16 thoughts on “A Walk To Bog End And Back With My Dad

  1. ' He adjusted his new hat, which fell slightly over his ears. “I CAN’T HEAR MYSELF.”

    “You’re the lucky one,” said Mal.'

    Love it.

  2. White dog poo! Why don't we see white dog poo anymore? And why was it so prevalent in the 80s? I loved this post Tom, evocative and brilliantly written as always, but it is the white dog poo that is lingering in my mind now….
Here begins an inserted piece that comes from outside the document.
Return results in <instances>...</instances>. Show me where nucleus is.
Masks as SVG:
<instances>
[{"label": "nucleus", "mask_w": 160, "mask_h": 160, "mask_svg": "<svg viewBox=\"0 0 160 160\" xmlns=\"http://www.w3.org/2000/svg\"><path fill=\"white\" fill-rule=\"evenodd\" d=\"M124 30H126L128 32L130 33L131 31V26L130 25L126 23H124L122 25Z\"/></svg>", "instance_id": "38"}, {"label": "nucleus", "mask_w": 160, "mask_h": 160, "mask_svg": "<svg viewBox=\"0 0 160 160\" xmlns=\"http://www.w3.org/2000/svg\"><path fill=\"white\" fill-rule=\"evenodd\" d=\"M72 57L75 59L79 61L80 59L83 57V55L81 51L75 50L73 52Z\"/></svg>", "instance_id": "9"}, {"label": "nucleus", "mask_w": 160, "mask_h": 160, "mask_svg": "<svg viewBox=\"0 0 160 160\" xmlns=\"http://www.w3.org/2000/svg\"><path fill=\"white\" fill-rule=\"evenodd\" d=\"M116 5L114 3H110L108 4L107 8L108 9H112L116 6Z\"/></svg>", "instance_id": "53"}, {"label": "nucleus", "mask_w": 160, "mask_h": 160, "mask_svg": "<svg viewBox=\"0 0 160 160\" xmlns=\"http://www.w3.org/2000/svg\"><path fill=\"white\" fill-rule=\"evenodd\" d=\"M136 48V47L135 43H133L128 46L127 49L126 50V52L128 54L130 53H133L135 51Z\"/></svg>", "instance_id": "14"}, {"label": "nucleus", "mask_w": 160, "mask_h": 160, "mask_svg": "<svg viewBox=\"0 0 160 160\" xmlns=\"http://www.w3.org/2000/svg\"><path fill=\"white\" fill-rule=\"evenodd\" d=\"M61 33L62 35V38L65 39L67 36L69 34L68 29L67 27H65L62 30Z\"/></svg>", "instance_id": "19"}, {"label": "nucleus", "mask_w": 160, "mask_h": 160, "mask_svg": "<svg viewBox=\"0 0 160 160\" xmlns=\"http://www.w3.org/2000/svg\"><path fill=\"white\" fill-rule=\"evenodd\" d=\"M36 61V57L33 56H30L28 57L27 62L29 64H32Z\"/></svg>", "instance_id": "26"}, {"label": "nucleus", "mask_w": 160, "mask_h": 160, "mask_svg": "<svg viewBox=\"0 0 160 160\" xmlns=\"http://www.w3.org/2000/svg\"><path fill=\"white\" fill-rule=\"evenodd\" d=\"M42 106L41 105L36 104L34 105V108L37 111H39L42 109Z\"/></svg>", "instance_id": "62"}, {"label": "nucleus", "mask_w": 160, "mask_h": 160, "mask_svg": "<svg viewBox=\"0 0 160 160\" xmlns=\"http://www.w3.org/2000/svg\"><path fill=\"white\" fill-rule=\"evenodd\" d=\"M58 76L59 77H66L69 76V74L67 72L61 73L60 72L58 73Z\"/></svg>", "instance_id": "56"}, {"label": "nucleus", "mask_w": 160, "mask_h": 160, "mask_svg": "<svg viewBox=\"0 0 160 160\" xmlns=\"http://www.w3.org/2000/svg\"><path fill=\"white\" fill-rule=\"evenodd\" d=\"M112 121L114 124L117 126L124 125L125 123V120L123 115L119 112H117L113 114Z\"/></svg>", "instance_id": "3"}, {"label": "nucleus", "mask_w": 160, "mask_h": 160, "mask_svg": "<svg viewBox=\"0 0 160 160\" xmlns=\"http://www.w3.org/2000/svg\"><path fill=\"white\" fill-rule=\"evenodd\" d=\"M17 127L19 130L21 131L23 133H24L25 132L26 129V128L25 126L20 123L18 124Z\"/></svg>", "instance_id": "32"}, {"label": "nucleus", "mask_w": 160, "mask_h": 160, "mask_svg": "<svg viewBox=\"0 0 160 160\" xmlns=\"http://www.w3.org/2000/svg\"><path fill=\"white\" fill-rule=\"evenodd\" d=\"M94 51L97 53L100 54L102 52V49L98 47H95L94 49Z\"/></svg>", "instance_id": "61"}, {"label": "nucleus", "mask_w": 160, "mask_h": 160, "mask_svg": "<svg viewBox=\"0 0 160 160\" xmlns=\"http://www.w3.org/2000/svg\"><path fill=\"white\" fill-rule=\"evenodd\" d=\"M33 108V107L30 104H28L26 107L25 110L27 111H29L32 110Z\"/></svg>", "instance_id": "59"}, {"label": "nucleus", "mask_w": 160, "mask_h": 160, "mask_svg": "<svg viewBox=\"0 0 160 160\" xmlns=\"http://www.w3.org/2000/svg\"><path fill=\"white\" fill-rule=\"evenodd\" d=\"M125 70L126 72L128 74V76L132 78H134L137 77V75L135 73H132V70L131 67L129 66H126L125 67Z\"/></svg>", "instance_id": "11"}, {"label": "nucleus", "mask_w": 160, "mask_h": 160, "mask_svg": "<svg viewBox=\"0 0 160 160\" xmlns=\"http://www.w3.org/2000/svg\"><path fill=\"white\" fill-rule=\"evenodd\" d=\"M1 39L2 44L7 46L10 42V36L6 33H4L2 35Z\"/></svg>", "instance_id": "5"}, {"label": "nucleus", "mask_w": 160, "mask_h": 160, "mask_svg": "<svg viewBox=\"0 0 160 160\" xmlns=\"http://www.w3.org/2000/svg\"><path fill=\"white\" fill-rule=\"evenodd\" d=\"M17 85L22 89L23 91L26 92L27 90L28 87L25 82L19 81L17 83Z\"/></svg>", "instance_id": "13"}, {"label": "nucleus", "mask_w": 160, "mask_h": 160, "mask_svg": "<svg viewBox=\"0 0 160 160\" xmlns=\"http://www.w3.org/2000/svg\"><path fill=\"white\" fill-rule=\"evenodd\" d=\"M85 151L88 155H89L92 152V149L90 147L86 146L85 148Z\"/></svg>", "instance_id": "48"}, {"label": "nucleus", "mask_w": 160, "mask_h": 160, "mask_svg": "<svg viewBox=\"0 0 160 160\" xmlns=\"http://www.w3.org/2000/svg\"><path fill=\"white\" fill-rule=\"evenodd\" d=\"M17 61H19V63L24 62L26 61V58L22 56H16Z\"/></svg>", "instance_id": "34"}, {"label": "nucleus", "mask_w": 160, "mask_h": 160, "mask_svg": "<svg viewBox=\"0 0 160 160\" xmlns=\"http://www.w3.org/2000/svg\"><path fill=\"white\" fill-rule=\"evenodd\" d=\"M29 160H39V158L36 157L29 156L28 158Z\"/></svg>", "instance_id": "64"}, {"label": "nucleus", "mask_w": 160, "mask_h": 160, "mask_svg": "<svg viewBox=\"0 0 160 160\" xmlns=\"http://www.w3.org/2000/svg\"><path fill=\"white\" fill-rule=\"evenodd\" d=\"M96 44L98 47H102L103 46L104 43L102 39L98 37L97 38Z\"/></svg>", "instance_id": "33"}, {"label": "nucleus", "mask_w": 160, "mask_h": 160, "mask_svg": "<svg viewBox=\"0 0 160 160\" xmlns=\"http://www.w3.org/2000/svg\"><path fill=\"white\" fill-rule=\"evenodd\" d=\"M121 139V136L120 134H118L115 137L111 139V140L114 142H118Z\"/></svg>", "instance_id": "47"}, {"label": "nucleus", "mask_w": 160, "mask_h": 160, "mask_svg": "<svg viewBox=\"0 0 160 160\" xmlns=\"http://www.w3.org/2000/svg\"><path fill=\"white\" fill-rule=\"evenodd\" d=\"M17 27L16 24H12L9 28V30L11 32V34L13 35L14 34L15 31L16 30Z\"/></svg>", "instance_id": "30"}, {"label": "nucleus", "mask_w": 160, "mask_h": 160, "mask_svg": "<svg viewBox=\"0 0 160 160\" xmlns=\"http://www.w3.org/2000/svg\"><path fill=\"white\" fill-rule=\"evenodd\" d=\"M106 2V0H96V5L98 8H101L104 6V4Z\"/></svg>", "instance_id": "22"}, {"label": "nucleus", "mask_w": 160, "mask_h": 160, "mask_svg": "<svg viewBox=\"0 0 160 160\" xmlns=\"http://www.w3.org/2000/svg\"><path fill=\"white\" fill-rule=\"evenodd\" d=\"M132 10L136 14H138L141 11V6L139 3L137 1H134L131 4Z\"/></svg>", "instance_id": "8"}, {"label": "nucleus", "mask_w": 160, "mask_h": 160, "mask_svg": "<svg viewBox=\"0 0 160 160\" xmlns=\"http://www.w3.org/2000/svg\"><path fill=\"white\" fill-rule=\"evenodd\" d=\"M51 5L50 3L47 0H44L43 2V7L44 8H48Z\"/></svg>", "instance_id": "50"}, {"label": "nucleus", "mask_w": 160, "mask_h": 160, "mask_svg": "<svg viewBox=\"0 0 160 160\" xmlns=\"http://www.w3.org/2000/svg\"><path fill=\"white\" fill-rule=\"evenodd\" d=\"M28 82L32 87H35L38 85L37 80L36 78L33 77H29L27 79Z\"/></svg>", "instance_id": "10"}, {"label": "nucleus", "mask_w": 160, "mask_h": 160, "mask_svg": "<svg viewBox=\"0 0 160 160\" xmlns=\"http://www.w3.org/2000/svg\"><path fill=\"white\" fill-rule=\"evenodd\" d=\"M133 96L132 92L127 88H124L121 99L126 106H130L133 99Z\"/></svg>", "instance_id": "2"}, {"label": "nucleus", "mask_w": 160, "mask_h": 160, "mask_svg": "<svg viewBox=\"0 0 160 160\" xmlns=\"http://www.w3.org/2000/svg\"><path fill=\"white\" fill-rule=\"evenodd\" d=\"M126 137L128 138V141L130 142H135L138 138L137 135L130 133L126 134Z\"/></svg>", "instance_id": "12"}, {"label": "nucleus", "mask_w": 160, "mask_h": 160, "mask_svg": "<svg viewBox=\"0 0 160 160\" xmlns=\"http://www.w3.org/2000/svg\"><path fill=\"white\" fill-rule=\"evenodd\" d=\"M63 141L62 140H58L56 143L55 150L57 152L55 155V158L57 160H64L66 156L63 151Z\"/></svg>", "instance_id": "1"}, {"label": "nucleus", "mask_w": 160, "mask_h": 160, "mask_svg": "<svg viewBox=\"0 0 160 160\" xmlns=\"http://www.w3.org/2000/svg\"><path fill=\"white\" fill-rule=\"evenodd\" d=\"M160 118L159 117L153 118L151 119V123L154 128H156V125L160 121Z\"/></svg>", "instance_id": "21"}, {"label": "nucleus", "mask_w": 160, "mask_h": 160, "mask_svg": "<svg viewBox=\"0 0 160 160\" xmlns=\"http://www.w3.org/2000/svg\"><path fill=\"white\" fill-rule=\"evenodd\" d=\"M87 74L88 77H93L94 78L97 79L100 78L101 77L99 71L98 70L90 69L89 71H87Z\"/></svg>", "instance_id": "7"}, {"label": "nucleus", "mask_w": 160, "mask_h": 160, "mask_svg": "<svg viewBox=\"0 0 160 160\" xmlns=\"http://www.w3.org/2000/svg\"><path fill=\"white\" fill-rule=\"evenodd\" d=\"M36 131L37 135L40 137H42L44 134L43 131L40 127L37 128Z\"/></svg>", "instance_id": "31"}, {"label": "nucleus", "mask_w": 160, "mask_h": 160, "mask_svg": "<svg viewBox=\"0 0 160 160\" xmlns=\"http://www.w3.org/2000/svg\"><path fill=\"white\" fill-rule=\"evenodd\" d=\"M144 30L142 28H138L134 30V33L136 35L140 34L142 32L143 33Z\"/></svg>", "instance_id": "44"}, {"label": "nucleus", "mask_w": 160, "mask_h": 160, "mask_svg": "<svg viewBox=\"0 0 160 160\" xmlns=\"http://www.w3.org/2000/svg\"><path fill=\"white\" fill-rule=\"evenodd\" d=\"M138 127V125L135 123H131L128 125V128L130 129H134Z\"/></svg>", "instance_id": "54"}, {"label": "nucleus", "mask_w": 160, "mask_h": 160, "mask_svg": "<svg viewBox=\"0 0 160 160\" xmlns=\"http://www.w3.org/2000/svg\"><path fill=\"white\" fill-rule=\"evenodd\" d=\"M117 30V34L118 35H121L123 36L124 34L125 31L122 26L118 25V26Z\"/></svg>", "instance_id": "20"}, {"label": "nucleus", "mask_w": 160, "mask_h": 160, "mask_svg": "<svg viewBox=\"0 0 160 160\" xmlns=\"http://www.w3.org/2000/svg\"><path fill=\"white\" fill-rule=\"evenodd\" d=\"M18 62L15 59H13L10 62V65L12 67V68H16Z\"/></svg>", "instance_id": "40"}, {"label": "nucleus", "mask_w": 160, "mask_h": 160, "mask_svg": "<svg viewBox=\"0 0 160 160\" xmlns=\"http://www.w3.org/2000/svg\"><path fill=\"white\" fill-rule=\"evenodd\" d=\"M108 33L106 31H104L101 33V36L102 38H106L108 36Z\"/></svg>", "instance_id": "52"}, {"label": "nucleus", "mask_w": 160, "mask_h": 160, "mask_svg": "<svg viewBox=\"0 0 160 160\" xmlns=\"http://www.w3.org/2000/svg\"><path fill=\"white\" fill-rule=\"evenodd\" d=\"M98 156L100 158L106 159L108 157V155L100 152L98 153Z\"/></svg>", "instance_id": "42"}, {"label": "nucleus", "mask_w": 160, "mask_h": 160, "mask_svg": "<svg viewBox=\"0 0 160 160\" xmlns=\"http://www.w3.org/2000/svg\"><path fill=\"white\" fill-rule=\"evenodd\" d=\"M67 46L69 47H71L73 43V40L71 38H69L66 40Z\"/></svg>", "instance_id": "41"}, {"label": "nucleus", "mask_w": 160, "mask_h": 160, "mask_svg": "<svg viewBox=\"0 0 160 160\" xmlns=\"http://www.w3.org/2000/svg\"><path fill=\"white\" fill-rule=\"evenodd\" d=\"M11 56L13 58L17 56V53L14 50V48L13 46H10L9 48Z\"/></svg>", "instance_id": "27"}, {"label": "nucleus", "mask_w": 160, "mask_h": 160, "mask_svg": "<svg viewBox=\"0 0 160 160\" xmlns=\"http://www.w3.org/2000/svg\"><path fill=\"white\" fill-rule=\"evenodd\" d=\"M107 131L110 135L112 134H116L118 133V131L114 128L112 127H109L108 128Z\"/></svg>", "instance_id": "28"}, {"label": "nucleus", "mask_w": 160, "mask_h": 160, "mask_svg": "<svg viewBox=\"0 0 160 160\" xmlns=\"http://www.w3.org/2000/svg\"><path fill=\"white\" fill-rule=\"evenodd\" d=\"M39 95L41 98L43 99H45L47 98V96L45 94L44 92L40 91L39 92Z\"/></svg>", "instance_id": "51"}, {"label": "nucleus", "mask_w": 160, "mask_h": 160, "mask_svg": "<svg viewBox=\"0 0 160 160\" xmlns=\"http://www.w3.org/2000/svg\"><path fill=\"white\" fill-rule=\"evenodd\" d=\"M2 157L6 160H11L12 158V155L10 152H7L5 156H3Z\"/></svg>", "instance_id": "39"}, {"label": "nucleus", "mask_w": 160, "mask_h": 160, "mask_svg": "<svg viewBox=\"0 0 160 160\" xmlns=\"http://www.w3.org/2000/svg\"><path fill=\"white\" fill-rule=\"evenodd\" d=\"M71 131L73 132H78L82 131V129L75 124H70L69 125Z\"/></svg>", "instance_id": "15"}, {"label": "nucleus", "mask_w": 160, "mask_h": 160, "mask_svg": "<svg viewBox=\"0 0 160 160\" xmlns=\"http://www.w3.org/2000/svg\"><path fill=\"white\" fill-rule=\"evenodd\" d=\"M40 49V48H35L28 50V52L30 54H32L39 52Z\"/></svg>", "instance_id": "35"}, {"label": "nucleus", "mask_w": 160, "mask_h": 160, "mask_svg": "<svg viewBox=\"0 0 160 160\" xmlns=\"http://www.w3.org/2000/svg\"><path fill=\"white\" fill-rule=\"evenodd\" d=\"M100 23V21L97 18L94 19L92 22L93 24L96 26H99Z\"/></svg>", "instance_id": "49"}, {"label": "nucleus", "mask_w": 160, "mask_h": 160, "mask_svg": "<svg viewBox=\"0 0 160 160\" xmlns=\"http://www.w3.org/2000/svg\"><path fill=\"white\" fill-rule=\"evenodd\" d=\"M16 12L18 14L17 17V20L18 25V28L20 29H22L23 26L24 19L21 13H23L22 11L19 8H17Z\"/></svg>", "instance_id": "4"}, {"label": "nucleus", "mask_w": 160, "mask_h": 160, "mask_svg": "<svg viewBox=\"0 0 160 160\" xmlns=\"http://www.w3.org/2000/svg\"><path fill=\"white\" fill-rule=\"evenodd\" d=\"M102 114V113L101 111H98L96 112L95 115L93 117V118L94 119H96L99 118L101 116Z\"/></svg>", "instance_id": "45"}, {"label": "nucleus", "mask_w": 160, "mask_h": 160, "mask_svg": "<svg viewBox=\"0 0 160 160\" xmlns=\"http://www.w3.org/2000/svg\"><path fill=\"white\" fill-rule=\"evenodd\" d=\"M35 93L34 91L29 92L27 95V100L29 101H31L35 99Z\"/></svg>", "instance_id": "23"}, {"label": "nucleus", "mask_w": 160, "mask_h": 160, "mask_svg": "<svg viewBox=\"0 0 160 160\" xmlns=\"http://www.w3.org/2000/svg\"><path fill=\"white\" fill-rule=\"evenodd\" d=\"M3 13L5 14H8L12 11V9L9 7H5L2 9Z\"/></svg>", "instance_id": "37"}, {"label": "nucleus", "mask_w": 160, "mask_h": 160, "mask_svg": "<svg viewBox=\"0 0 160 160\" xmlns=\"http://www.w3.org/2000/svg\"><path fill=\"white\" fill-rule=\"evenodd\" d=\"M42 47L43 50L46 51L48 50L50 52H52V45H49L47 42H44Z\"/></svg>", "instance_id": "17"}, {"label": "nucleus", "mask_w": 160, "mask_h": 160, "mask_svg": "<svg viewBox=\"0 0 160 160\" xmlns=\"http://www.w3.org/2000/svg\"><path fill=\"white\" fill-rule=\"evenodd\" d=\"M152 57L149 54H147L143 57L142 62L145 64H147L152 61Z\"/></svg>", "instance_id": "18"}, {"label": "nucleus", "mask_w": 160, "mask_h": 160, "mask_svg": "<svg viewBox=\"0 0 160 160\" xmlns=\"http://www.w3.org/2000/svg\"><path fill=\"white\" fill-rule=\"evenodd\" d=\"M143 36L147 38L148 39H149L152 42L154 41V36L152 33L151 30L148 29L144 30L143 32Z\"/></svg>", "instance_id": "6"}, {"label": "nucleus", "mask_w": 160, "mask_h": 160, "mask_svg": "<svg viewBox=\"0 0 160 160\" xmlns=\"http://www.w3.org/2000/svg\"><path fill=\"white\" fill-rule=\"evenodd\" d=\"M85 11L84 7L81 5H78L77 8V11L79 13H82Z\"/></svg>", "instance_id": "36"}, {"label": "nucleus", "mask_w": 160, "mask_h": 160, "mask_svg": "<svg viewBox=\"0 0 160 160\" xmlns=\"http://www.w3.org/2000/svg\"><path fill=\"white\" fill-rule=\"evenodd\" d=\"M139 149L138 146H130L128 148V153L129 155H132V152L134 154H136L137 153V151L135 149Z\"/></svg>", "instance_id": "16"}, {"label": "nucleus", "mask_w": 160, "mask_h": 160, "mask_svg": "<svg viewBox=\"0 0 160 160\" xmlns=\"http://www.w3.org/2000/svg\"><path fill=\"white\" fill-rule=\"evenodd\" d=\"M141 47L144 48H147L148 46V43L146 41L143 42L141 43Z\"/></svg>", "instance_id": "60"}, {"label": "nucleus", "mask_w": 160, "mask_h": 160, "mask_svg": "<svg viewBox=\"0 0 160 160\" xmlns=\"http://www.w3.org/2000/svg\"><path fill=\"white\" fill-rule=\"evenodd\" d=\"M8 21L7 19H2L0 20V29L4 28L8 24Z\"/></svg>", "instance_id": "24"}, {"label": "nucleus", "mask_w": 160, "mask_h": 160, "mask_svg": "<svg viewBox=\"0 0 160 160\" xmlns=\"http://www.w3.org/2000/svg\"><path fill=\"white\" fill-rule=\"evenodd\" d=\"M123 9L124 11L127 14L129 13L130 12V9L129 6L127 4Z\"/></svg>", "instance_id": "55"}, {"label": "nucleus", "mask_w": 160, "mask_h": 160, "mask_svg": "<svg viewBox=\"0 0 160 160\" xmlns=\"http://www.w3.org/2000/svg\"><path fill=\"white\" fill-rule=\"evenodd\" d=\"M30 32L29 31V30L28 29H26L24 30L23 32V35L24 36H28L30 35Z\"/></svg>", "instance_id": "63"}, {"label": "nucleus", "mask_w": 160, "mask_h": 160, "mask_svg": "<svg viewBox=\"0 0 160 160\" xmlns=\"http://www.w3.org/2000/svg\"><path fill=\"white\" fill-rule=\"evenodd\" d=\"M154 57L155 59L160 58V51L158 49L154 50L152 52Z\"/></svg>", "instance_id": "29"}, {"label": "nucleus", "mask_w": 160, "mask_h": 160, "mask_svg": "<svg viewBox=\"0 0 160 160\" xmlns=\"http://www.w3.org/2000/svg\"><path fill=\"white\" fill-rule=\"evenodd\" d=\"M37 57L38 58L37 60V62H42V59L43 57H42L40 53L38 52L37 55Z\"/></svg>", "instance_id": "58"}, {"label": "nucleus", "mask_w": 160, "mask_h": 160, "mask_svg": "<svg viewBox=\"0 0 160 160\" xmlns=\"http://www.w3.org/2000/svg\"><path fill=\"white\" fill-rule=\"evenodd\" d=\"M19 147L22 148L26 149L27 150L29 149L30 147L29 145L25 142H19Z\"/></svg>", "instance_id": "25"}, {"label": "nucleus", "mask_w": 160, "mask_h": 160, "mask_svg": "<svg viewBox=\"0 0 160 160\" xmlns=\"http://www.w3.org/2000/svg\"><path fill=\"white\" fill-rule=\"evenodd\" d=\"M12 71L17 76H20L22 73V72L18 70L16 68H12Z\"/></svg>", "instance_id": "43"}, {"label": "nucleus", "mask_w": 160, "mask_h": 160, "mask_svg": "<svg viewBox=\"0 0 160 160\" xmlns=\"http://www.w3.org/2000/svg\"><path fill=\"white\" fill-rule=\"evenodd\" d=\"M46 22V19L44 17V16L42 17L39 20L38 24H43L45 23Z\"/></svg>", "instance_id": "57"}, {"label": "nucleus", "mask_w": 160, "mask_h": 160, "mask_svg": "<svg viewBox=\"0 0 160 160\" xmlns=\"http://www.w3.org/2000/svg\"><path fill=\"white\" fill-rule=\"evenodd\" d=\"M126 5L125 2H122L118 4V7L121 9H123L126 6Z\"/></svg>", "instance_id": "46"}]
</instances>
  3. As an ex-East Bridgfordite I agree that there are other areas of greenness in Nottinghamshire, mostly heading towards the Lincolnshire/Leicestershire boarders, but we won't contest the title. Two lungs are better then one 🙂

  4. I knew as soon as you hinted about this post that I'd love it, and I wasn't disappointed. I especially enjoyed the anecdotes about what paying the rent entailed and the landowners' dislike of Lawrence. But your dad is, as ever, a star (and actually, your mother even more so, for retaining her sanity despite him….)/

  5. A very beautiful funny and moving piece, Tom. Thank you for giving us these charming glimpses into your family life. I love your dad's paintings. They'd make a stunning exhibition. ❤️ X

  6. Telling someone to 'bog off' was a common insult at my North Lincs secondary school, and we have a ' back bog' (unloved downstairs loo surrounded by sacks of cat litter and smelly trainers) at home now in Devon. Until you wrote about this lovely word today I thought everyone called their toilet 'the bog'. Maybe it is just an East Midlands thing.* Poor old D H Lawrence is woefully unfashionable these days so it was good to read an article about him. I wonder why he has fallen out of favour so much as we love many other miserable, depressing writers…. *J Edward Oliver wrote about the bog too in his inimitable comic strip ' Waterloo Turd.' Not sure where he came from though.

  7. Yet another lovely piece Tom.
    Thank you for letting us be part of your life.
    Your Dad's art is fabulous x

  8. This piece is beautifully written, as always. What I always enjoy about your wriitng Tom is how you sweep me up in your narrative and then make me laugh so hard tea flies out my nostrils. Your love of family (past and present) and countryside is a joy to read. A lovely piece.

  9. There is so, so much in this post to love. But your dad really is the star of this one. His art work really cracks me. Love your writing, as always.
    Peg

  10. I enjoyed the journey into DH Lawrence country, told in a most amusing way. I'm not sure why Tom's father calls Lawrence a STUCK UP TWAT, as Lawrence came from a modest background. He had delicate health, yet travelled to Australia and wrote his book 'Kangaroo' there. I think this deserves admiration.

  11. Tom, your dad deserves a book and an art show. The tortie needs a monocle. Can't you just imagine her in a motorcycle sidecar? Across the pond, we have a New Yorker cartoonist who did a memoirish graphic book titled: Can't We Talk About Something More Pleasant. It's about her aging parents and reminds me of your parents, except yours are more fit and funnier http://rozchast.com/books.shtml

  12. Say what you will about us Yanks, we sure got DH Lawrence's number:

    "Although written many years ago, Lady Chatterley's Lover has just been reissued by the Grove Press, and this fictional account of the day-to-day life of an English gamekeeper is still of considerable interest to outdoor minded readers, as it contains many passages on pheasant raising, the apprehending of poachers, ways to control vermin, and other chores and duties of the professional gamekeeper.

    "Unfortunately, one is obliged to wade through many pages of extraneous material in order to discover and savor these sidelights on the management of a Midlands shooting estate, and in this reviewer's opinion this book cannot take the place of J.R. Miller's Practical Gamekeeping" (Ed Zern, Field and Stream, November 1959, p. 142).

  13. Love your writing style (reminiscent of my own, albeit non-UK, which, don't get me wrong, makes it special to me) plus your dad's way of looking at things! Well done all around.

  14. My only remembered DH Lawrence line , the last line of a poem on teaching, could well have been written in that classroom, and it is an example I used to follow: "I shall sit here and wait for the bell."